START RECORD EXCERPTS

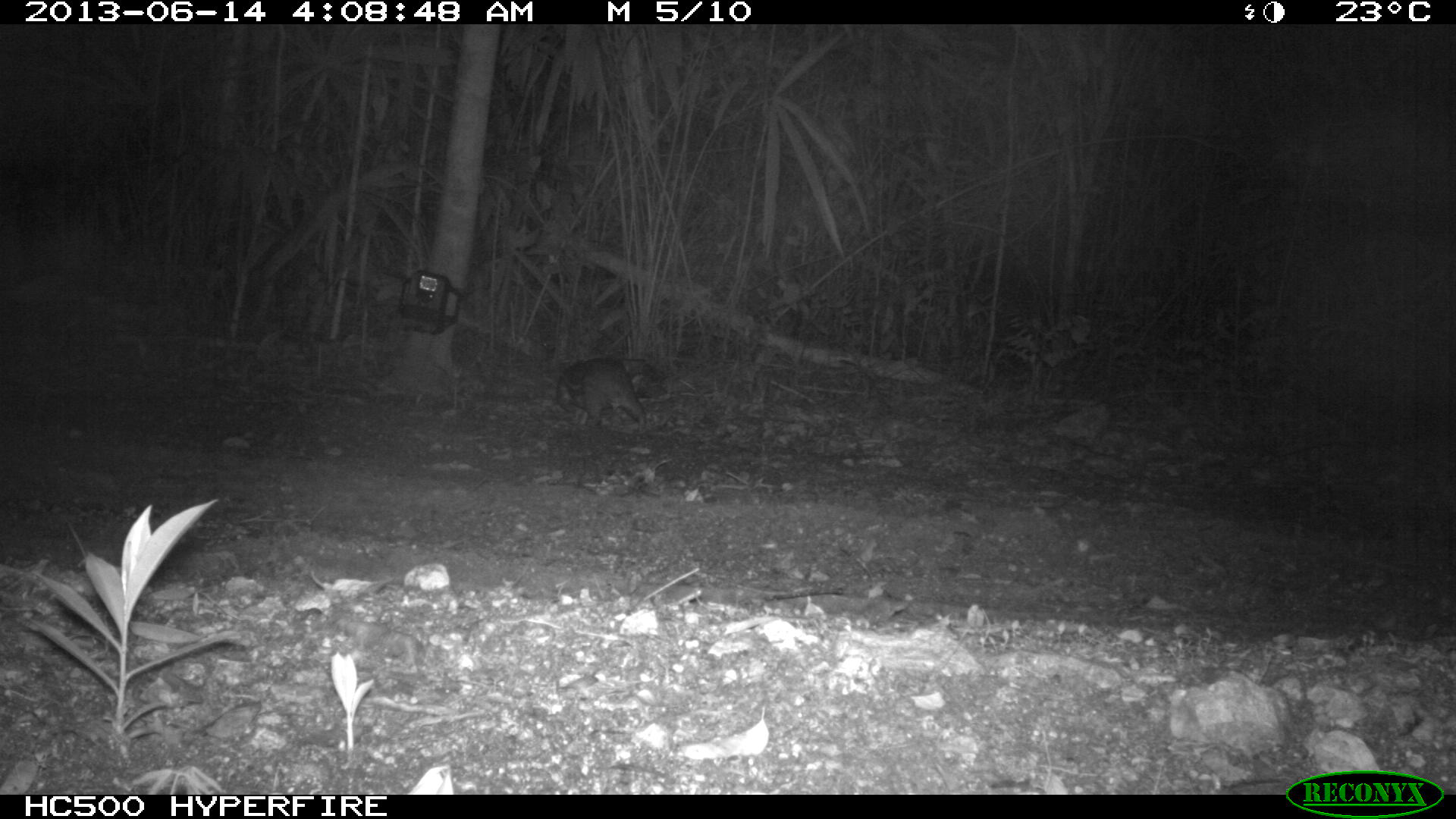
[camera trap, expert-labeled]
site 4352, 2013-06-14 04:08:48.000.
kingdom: Animalia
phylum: Chordata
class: Mammalia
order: Rodentia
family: Cuniculidae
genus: Cuniculus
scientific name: Cuniculus paca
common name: lowland paca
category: agouti paca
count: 1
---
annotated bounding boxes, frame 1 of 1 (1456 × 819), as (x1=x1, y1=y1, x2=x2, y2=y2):
agouti paca: (x1=554, y1=356, x2=671, y2=432)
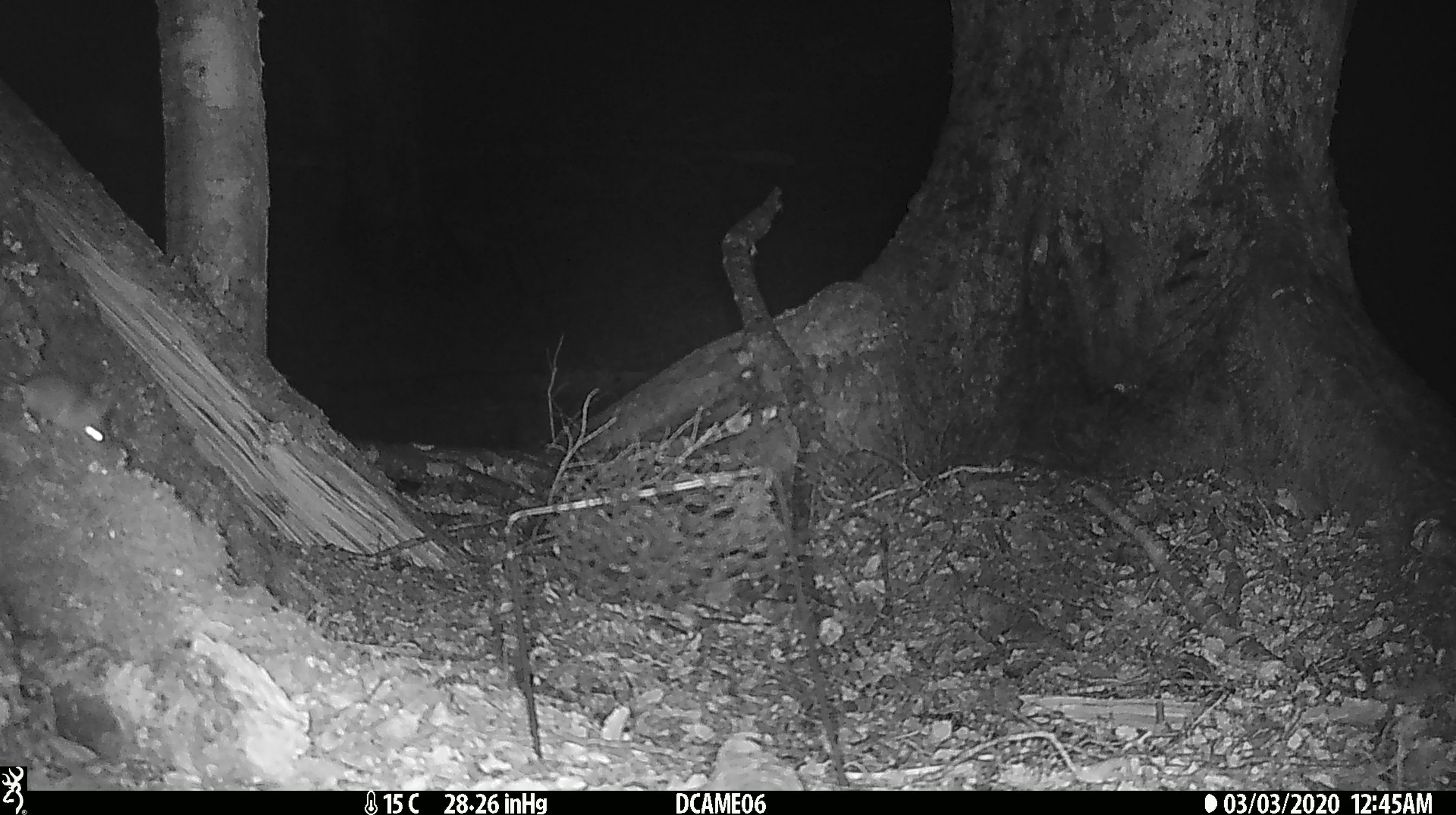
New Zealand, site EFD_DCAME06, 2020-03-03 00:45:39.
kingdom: Animalia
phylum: Chordata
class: Mammalia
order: Rodentia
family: Muridae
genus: Mus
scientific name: Mus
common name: mouse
Mouse (Mus).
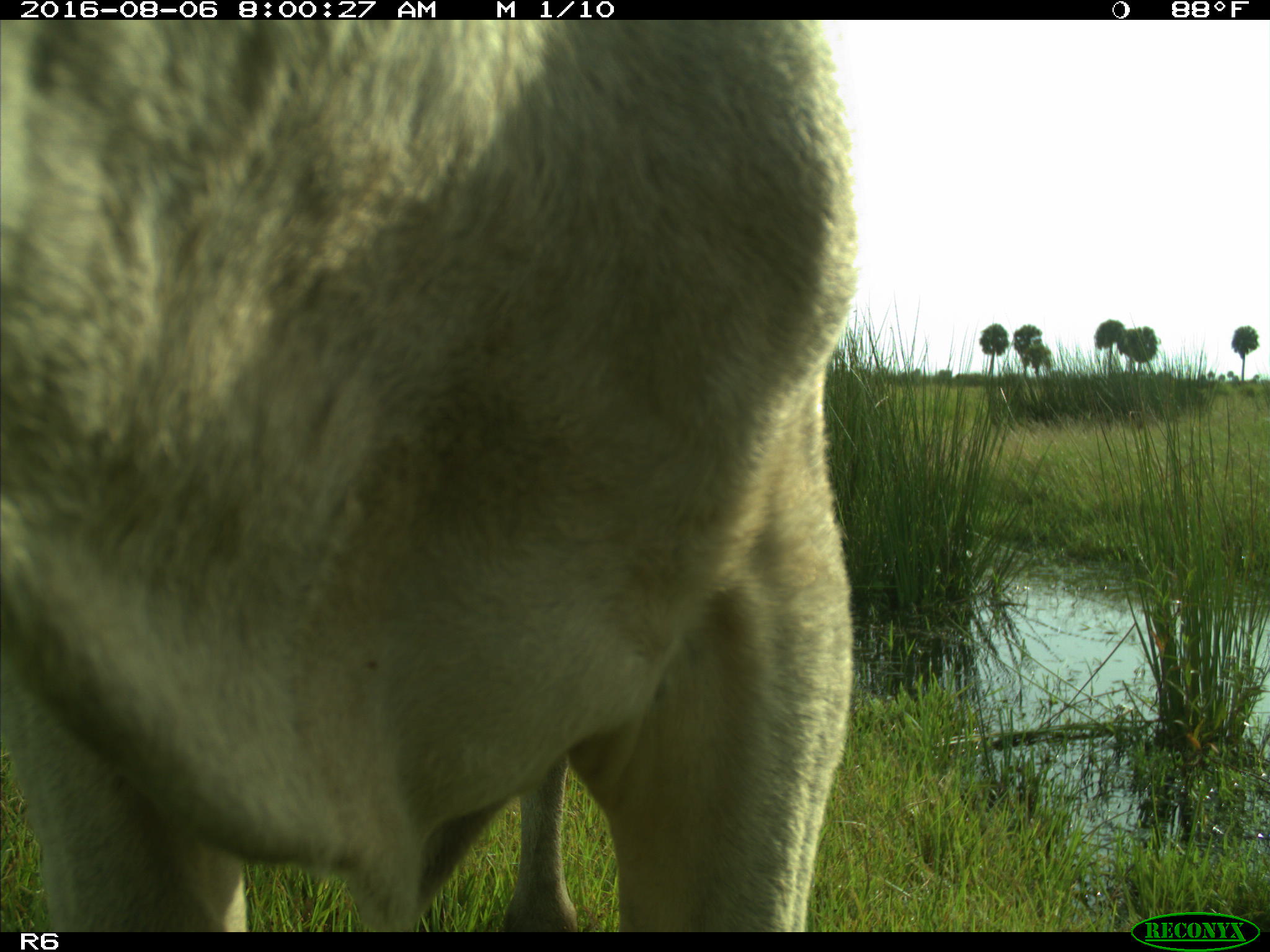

END RECORD EXCERPTS

**WHAT YOU WILL DO**
Omitting the pictures, copy each record above exactly as it stands.

**RESPONSE AREA**
[camera trap, expert-labeled]
site 4352, 2013-06-14 04:08:48.000.
kingdom: Animalia
phylum: Chordata
class: Mammalia
order: Rodentia
family: Cuniculidae
genus: Cuniculus
scientific name: Cuniculus paca
common name: lowland paca
category: agouti paca
count: 1
---
annotated bounding boxes, frame 1 of 1 (1456 × 819), as (x1=x1, y1=y1, x2=x2, y2=y2):
agouti paca: (x1=554, y1=356, x2=671, y2=432)
New Zealand, site EFD_DCAME06, 2020-03-03 00:45:39.
kingdom: Animalia
phylum: Chordata
class: Mammalia
order: Rodentia
family: Muridae
genus: Mus
scientific name: Mus
common name: mouse
Mouse (Mus).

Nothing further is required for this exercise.